#### Exercise data
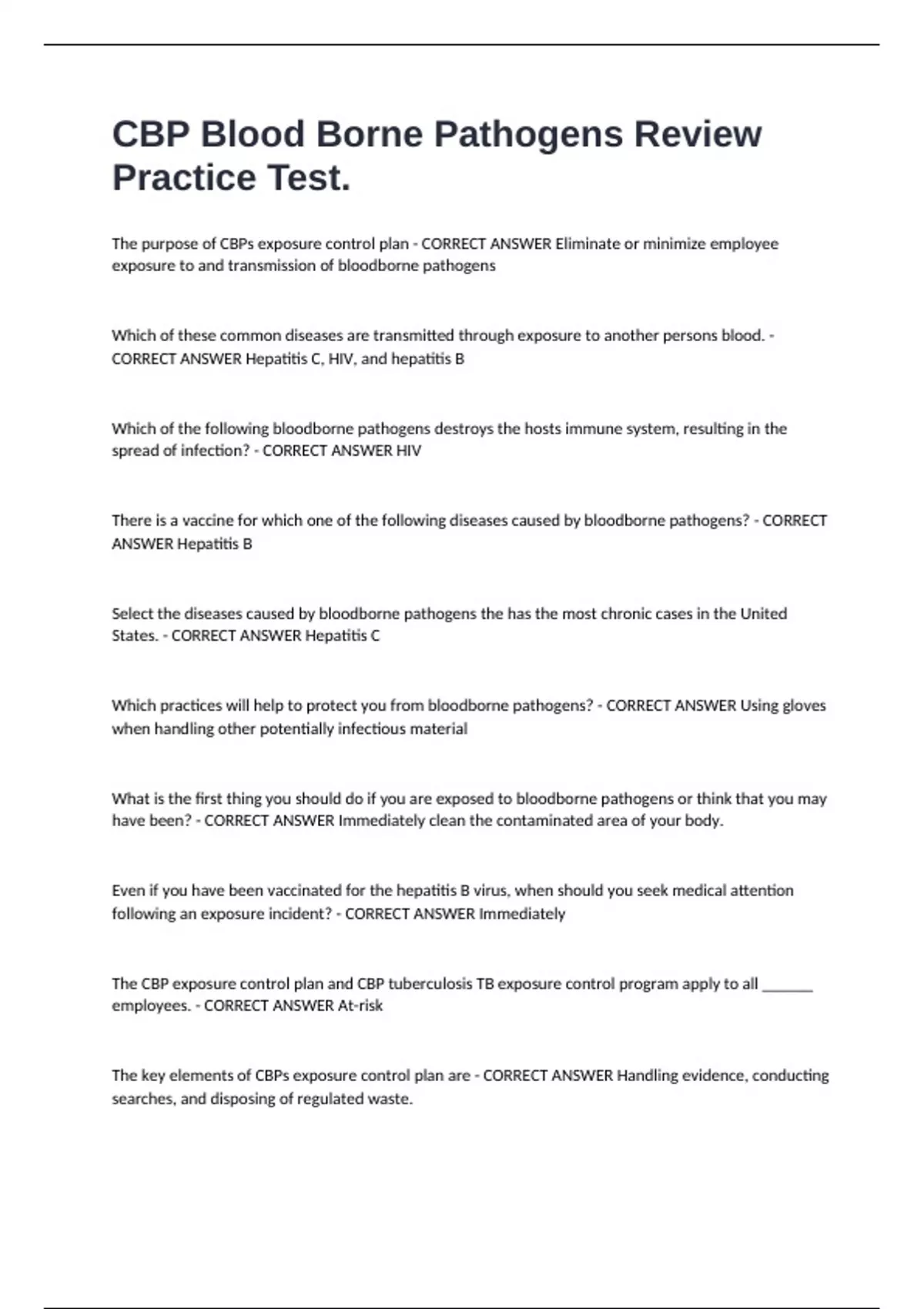 CBP Blood Borne Pathogens Review Practice Test.

The purpose of CBPs exposure control plan - CORRECT ANSWER Eliminate or minimize employee exposure to and transmission of bloodborne pathogens

Which of these common diseases are transmitted through exposure to another persons blood. - CORRECT ANSWER Hepatitis C, HIV, and hepatitis B

Which of the following bloodborne pathogens destroys the hosts immune system, resulting in the spread of infection? - CORRECT ANSWER HIV

There is a vaccine for which one of the following diseases caused by bloodborne pathogens? - CORRECT ANSWER Hepatitis B

Select the diseases caused by bloodborne pathogens the has the most chronic cases in the United States. - CORRECT ANSWER Hepatitis C

Which practices will help to protect you from bloodborne pathogens? - CORRECT ANSWER Using gloves when handling other potentially infectious material

What is the first thing you should do if you are exposed to bloodborne pathogens or think that you may have been? - CORRECT ANSWER Immediately clean the contaminated area of your body.

Even if you have been vaccinated for the hepatitis B virus, when should you seek medical attention following an exposure incident? - CORRECT ANSWER Immediately

The CBP exposure control plan and CBP tuberculosis TB exposure control program apply to all _______ employees. - CORRECT ANSWER At-risk

The key elements of CBPs exposure control plan are - CORRECT ANSWER Handling evidence, conducting searches, and disposing of regulated waste.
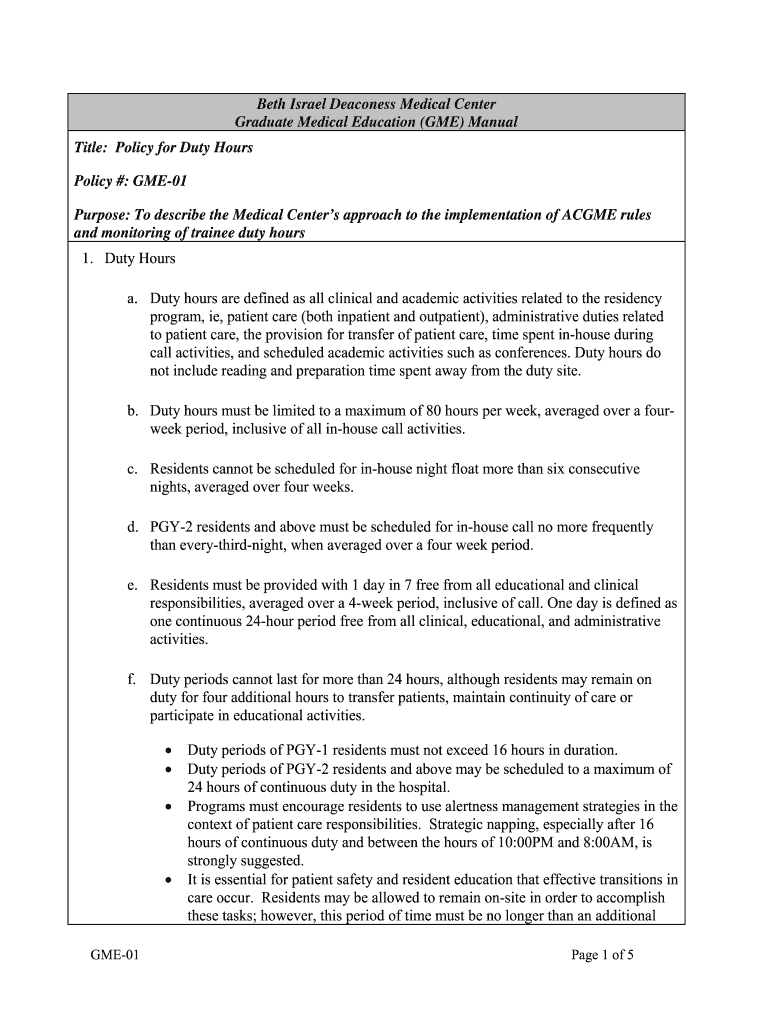 Beth Israel Deaconess Medical Center
Graduate Medical Education (GME) Manual

Title: Policy for Duty Hours

Policy #: GME-01

Purpose: To describe the Medical Center's approach to the implementation of ACGME rules and monitoring of trainee duty hours

1. Duty Hours

a. Duty hours are defined as all clinical and academic activities related to the residency program, ie, patient care (both inpatient and outpatient), administrative duties related to patient care, the provision for transfer of patient care, time spent in-house during call activities, and scheduled academic activities such as conferences. Duty hours do not include reading and preparation time spent away from the duty site.

b. Duty hours must be limited to a maximum of 80 hours per week, averaged over a four-week period, inclusive of all in-house call activities.

c. Residents cannot be scheduled for in-house night float more than six consecutive nights, averaged over four weeks.

d. PGY-2 residents and above must be scheduled for in-house call no more frequently than every-third-night, when averaged over a four week period.

e. Residents must be provided with 1 day in 7 free from all educational and clinical responsibilities, averaged over a 4-week period, inclusive of call. One day is defined as one continuous 24-hour period free from all clinical, educational, and administrative activities.

f. Duty periods cannot last for more than 24 hours, although residents may remain on duty for four additional hours to transfer patients, maintain continuity of care or participate in educational activities.

• Duty periods of PGY-1 residents must not exceed 16 hours in duration.
• Duty periods of PGY-2 residents and above may be scheduled to a maximum of 24 hours of continuous duty in the hospital.
• Programs must encourage residents to use alertness management strategies in the context of patient care responsibilities. Strategic napping, especially after 16 hours of continuous duty and between the hours of 10:00PM and 8:00AM, is strongly suggested.
• It is essential for patient safety and resident education that effective transitions in care occur. Residents may be allowed to remain on-site in order to accomplish these tasks; however, this period of time must be no longer than an additional

GME-01

Page 1 of 5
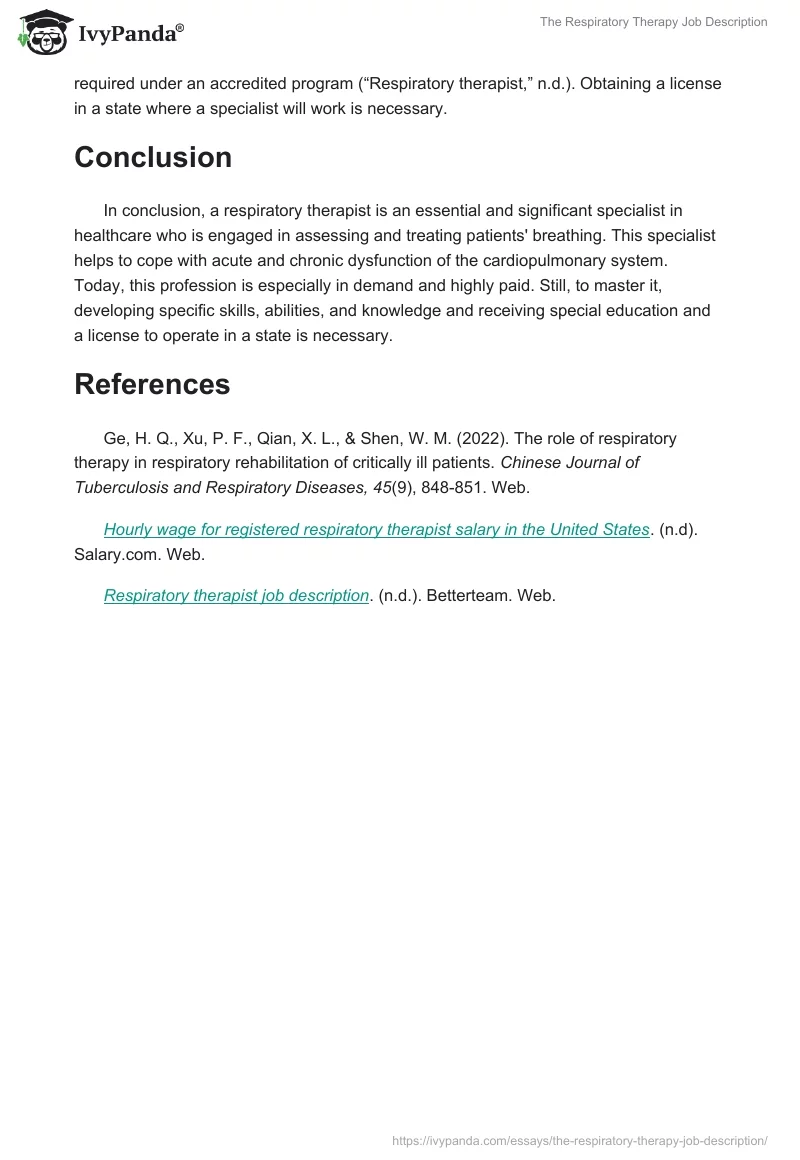 IvyPanda®

The Respiratory Therapy Job Description

required under an accredited program (“Respiratory therapist,” n.d.). Obtaining a license in a state where a specialist will work is necessary.

Conclusion

In conclusion, a respiratory therapist is an essential and significant specialist in healthcare who is engaged in assessing and treating patients' breathing. This specialist helps to cope with acute and chronic dysfunction of the cardiopulmonary system. Today, this profession is especially in demand and highly paid. Still, to master it, developing specific skills, abilities, and knowledge and receiving special education and a license to operate in a state is necessary.

References

Ge, H. Q., Xu, P. F., Qian, X. L., & Shen, W. M. (2022). The role of respiratory therapy in respiratory rehabilitation of critically ill patients. Chinese Journal of Tuberculosis and Respiratory Diseases, 45(9), 848-851. Web.

Hourly wage for registered respiratory therapist salary in the United States. (n.d). Salary.com. Web.

Respiratory therapist job description. (n.d.). Betterteam. Web.

https://ivypanda.com/essays/the-respiratory-therapy-job-description/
########
Retype exactly the lines above, from the one with "Title: Policy for Duty Hours" through the one with "1. Duty Hours", inclusive.

[Solution to this exercise]:
Title: Policy for Duty Hours

Policy #: GME-01

Purpose: To describe the Medical Center's approach to the implementation of ACGME rules and monitoring of trainee duty hours

1. Duty Hours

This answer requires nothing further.